[Start of section]

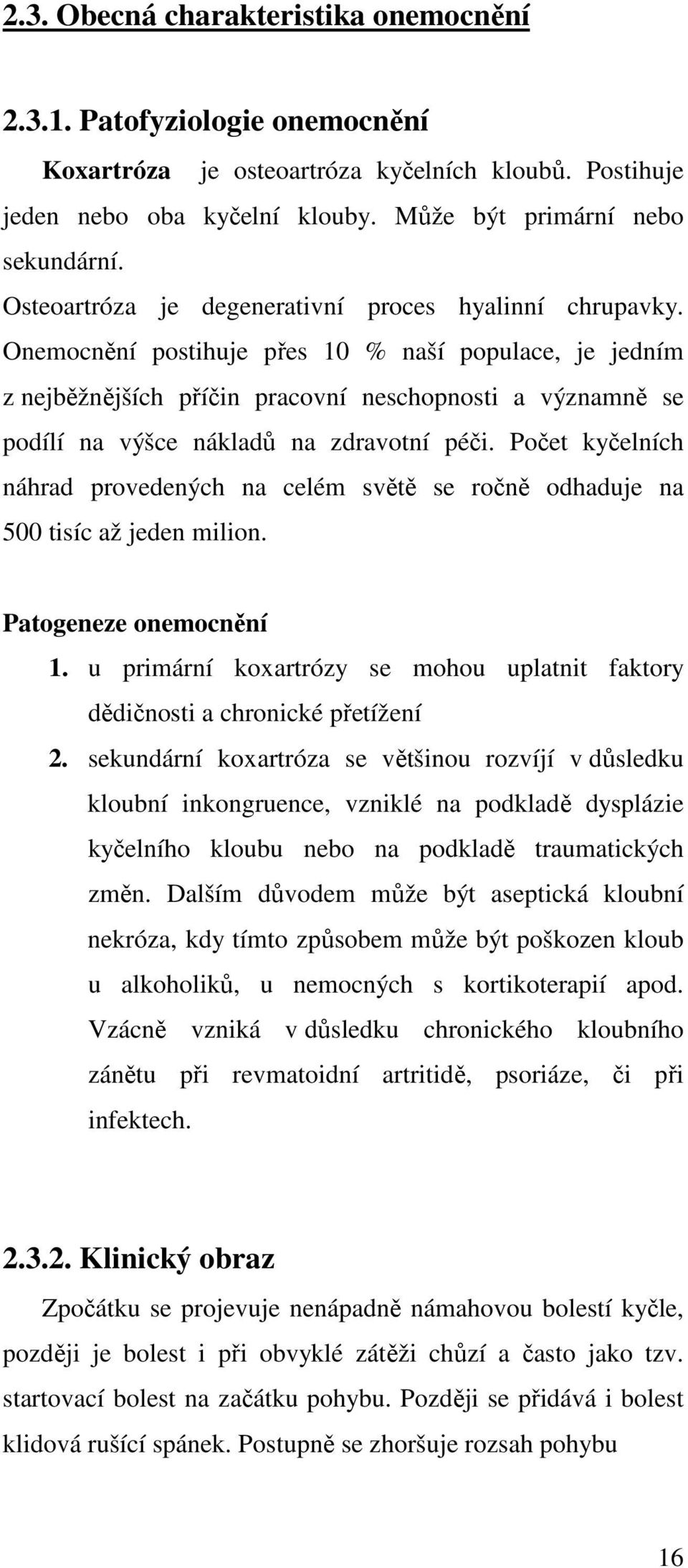 Onemocnění postihuje přes 10 % naší populace, je jedním z nejběžnějších příčin pracovní neschopnosti a významně se podílí na výšce nákladů na zdravotní péči.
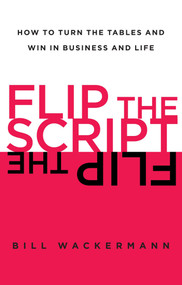 Flip the Script (How to Turn the Tables and Win in Business and Life) by Bill Wackermann, 9781451618419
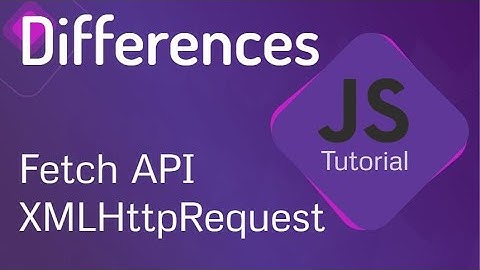 Fetch API in JavaScript | Difference between XMLHttpRequest and Fetch API | API Call in JavaScript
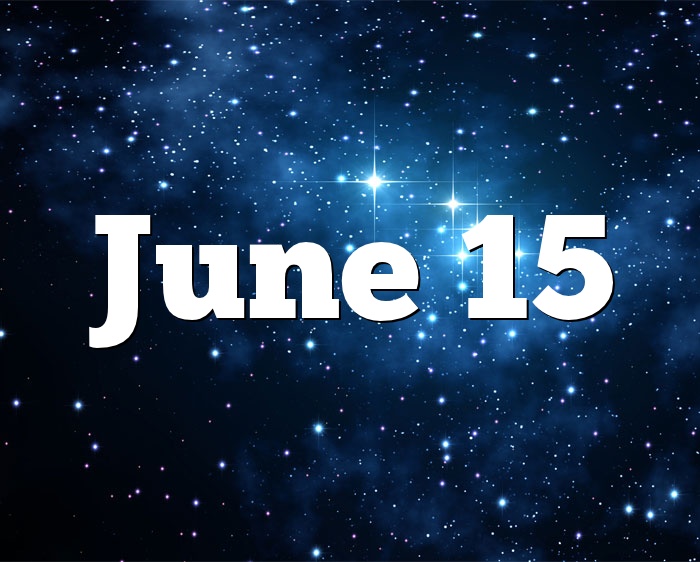 June 15 Birthday horoscope - zodiac sign for June 15th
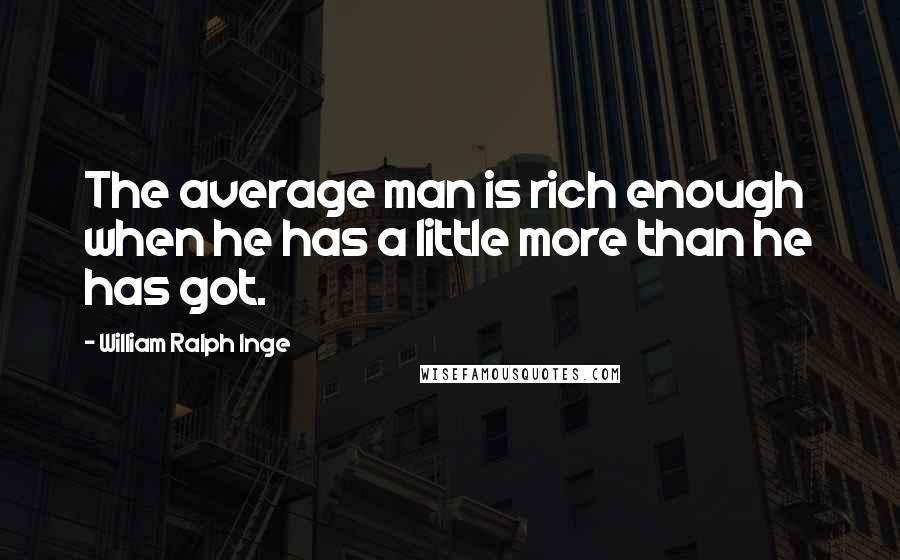 William Ralph Inge Quotes: The average man is rich enough when he has a little more than he has got.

[End of section]

Work instructions
The line containing "June 15 Birthday" and every line after it, through the end of the data, are to be output exactly. Omit the pictures.

Worked solution
 June 15 Birthday horoscope - zodiac sign for June 15th
 William Ralph Inge Quotes: The average man is rich enough when he has a little more than he has got.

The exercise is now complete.